Many neurons of the adult brain are generated prenatally, but in the hippocampus, cerebellum, and olfactory bulb, neurons are also formed in postnatal life. This occurs through the proliferation and differentiation of adult neural stem cells, which exist at two locations under normal conditions: the subventricular zone (SVZ) of the lateral ventricles and the subgranular zone (SGZ) of the dentate gyrus in the hippocampus. Newborn neurons in the SGZ migrate a short distance into the granular cell layer of the dentate gyrus, and integrate into the existing neural circuitry [45]. Lack of ZFP521 does not prevent, but may attenuate, the transition of epiblast stem cells into Sox1-positive neural stem cells, or otherwise suppress the proliferation of slow-dividing stem cells within the SGZ, which results in a reduced number of granular neurons and an indistinct border of the granular cell layer of the dentate gyrus.

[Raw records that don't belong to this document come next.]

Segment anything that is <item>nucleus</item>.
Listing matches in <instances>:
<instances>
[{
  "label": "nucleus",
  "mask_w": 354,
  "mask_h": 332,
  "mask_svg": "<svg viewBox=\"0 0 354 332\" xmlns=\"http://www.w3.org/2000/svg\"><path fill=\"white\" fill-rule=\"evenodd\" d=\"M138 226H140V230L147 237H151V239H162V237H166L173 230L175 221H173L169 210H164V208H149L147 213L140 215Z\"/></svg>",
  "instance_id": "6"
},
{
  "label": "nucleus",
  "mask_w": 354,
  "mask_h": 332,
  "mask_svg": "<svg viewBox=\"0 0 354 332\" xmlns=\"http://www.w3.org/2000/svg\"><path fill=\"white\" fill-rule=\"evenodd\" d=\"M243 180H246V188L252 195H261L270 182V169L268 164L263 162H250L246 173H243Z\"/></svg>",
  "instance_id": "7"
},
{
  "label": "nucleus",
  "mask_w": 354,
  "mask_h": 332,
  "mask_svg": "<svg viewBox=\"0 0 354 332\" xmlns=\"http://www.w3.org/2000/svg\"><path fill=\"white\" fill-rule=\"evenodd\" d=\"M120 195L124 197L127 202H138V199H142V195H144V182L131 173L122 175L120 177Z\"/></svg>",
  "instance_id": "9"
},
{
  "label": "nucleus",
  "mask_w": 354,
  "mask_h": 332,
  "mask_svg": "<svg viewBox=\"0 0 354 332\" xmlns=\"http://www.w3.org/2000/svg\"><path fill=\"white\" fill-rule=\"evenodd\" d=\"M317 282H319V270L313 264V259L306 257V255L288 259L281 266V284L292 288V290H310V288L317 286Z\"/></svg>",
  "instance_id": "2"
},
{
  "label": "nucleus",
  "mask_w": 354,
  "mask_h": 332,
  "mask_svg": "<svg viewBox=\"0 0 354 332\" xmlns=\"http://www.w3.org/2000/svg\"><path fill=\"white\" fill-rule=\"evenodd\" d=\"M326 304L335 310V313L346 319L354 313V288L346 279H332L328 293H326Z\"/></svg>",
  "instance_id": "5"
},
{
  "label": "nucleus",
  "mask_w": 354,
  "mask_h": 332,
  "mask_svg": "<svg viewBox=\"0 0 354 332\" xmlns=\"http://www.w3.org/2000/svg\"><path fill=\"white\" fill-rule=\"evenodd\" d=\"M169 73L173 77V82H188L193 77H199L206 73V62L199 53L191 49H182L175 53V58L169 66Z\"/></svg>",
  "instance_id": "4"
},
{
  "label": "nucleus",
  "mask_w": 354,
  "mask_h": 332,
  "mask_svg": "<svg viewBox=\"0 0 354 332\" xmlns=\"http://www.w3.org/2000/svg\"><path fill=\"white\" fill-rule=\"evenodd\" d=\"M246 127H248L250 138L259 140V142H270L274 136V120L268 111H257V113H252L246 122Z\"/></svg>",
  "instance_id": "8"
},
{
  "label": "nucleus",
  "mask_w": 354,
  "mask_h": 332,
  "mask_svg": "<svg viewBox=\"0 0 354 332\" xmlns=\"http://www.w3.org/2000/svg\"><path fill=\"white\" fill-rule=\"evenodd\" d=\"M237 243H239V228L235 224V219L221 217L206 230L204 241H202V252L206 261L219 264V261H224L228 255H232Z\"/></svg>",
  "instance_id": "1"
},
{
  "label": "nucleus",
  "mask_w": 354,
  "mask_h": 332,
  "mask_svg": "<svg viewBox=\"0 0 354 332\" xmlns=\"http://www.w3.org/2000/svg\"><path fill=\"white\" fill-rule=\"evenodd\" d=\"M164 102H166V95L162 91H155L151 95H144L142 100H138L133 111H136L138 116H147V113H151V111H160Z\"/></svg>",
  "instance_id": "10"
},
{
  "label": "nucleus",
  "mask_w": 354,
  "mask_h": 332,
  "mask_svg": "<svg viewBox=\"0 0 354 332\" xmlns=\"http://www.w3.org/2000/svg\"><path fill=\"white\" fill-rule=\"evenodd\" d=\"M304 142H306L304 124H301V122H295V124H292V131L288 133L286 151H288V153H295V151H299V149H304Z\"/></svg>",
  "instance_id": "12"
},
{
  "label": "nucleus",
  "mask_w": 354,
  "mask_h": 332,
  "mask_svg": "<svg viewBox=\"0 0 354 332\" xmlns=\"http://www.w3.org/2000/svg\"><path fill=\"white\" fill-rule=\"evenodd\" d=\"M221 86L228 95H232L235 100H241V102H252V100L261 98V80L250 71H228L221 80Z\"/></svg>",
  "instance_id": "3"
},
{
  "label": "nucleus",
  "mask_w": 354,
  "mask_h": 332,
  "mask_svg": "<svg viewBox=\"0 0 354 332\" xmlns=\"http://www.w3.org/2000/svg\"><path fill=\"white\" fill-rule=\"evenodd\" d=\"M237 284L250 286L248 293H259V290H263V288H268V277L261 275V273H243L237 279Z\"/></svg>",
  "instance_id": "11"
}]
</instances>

Mice lacking exons 2 and 3 of the disrupted-in-schizophrenia (DISC1) gene displayed schizophrenia-relevant behaviors, similarly to our ZFP521 mutant mice [46]. DISC1 is a promising candidate gene for susceptibility to schizophrenia, and is involved in newborn neuron migration in the SGZ [47], [48]. Although the molecular mechanism underlying the pathophysiological function of DISC1 still remains elusive, many proteins were found to be involved in the pathway [49], [50]. ZFP521 may also be involved in the pathway.

Taken together, these findings indicate that ZFP521 directly or indirectly affects formation of the neuronal cell layers of the dentate gyrus in the hippocampus, and as a result, ZFP521 Δ/Δ mice display schizophrenia-relevant symptoms. ZFP521 Δ/Δ mice may be a useful animal model for schizophrenia research.